## ТЕКСТ ДЛЯ ЧТЕНИЯ
◇ ◇ ◇ ◇ ◇ ◇ ◇
Искусство всегда выражало и выражает интересы различных классов. Например, уже рассмотренный натюрморт В. Хеды удовлетворял вкусам буржуа лишь в первое время после революции. Но вот угас революционный пыл, буржуазия обогатилась, прочно взяла власть в свои руки. И натюрморт преображается: теперь уже изображения скромных, недорогих вещей могут скомпрометировать роскошные апартаменты. Поэтому в моду входят изображения драгоценных кубков, фаянсовых ваз тонкой работы, диковинных морских раковин. Вместо особой одухотворенности, интимности художественного образа, сдержанной серовато-золотистой гаммы красок, вместо строгой лаконичности изо- изобразительно-выразительных средств — помпезность, композиционная сложность, декоративность.
О том, в какой мере язык изобразительного искусства зависит от общественного строя страны, философско-религиозных воззрений, можно судить на примере искусства Древнего Египта.
. Когда в начале прошлого века рабочие, руководимые итальянским археологом Мариотти, вынесли из подземелья деревянную скульптуру, столпившиеся крестьяне так и ахнули:
— Это же наш сельский староста!
Перед ними была фигура пожилого представительного мужчины с посохом в руке. Полный собственного достоинства, он спокойно и равнодушно смотрел поверх окружающих.
Ученые-египтологи так и назвали статую — «Сельский староста», хотя на самом деле она передавала точный облик царевича Каапера, который жил. четыре с половиной тысячи лет тому назад! Теперь «Сельский староста» занял почетное место в Египетском музее в Каире.
Мне навсегда запомнилось посещение этого музея, в котором прежде всего внимание мое приковали две статуи, изображавшие принцессу Нофрет и принца Рахотепа. Я долго не мог от них отойти. Чем больше смотрел, тем сильнее они завораживали. Мне казалось, что передо мной живые люди, о чем-то напряженно думающие. Вот-вот задрожат уголки губ, по щеке потекут слезы. Гений скульптора ярко запечатлел красоту и женственность Нофрет, мужественный и трагический облик Рахотепа.
Почти пять тысячелетий статуи были спрятаны от людских глаз в темноте подземелья. За это время исчезали и возникали цивилизации и государства, человечество вступило в век космических полетов, устарели даже недавние достижения науки и техники, а произведения искусства, созданные в незапамятные времена, по-прежнему полны жизни и огромной силы воздействия.
◇ ◇ ◇ ◇ ◇ ◇ ◇
## ДАННЫЕ
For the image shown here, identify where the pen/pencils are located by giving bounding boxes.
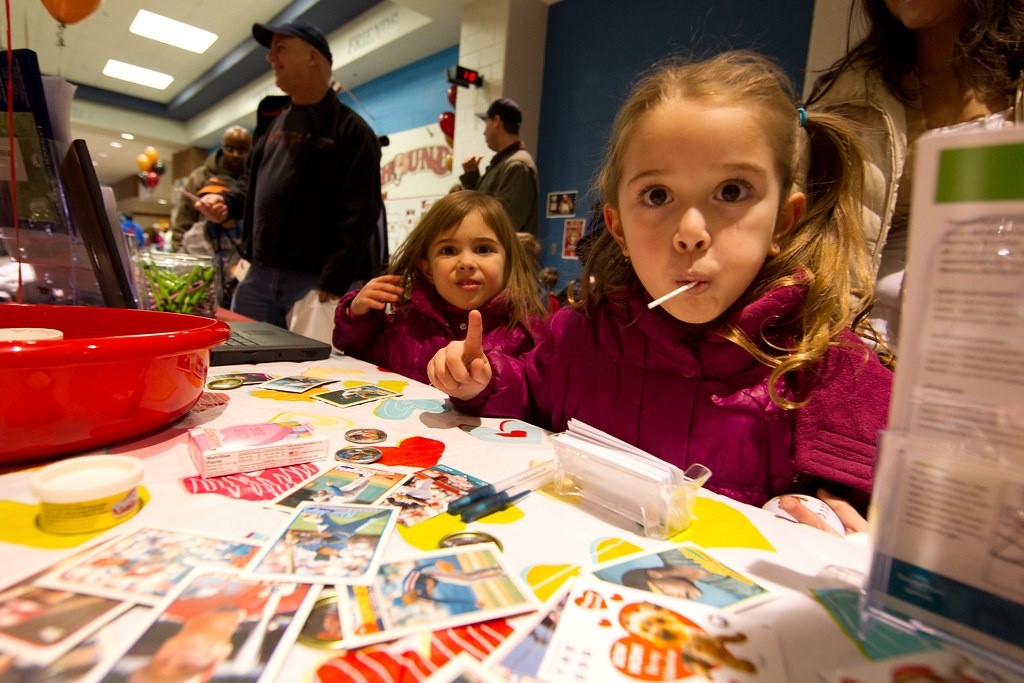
◇ ◇ ◇ ◇ ◇ ◇ ◇
Перепишите из текста для чтения без изменений отрывок, который начинается словами «Перед ними была» и продолжается до слов «трагический облик Рахотепа.» включительно. Данные в этой работе не используются.

## ОТВЕТ К ЗАДАНИЮ
Перед ними была фигура пожилого представительного мужчины с посохом в руке. Полный собственного достоинства, он спокойно и равнодушно смотрел поверх окружающих.
Ученые-египтологи так и назвали статую — «Сельский староста», хотя на самом деле она передавала точный облик царевича Каапера, который жил. четыре с половиной тысячи лет тому назад! Теперь «Сельский староста» занял почетное место в Египетском музее в Каире.
Мне навсегда запомнилось посещение этого музея, в котором прежде всего внимание мое приковали две статуи, изображавшие принцессу Нофрет и принца Рахотепа. Я долго не мог от них отойти. Чем больше смотрел, тем сильнее они завораживали. Мне казалось, что передо мной живые люди, о чем-то напряженно думающие. Вот-вот задрожат уголки губ, по щеке потекут слезы. Гений скульптора ярко запечатлел красоту и женственность Нофрет, мужественный и трагический облик Рахотепа.